**Task directions**
Repeat every record below exactly, omitting any pictures.

**Stored records**
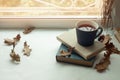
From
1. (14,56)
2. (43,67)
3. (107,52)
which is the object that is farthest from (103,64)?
(14,56)

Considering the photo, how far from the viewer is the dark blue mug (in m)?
0.88

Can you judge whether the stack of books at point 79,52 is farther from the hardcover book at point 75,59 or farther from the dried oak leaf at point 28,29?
the dried oak leaf at point 28,29

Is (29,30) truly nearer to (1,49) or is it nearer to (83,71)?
(1,49)

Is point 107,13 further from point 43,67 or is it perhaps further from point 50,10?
point 43,67

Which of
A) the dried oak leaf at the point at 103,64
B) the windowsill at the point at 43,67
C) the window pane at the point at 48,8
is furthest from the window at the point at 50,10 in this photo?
the dried oak leaf at the point at 103,64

**Written solution**
From
1. (14,56)
2. (43,67)
3. (107,52)
which is the object that is farthest from (103,64)?
(14,56)

Considering the photo, how far from the viewer is the dark blue mug (in m)?
0.88

Can you judge whether the stack of books at point 79,52 is farther from the hardcover book at point 75,59 or farther from the dried oak leaf at point 28,29?
the dried oak leaf at point 28,29

Is (29,30) truly nearer to (1,49) or is it nearer to (83,71)?
(1,49)

Is point 107,13 further from point 43,67 or is it perhaps further from point 50,10?
point 43,67

Which of
A) the dried oak leaf at the point at 103,64
B) the windowsill at the point at 43,67
C) the window pane at the point at 48,8
is furthest from the window at the point at 50,10 in this photo?
the dried oak leaf at the point at 103,64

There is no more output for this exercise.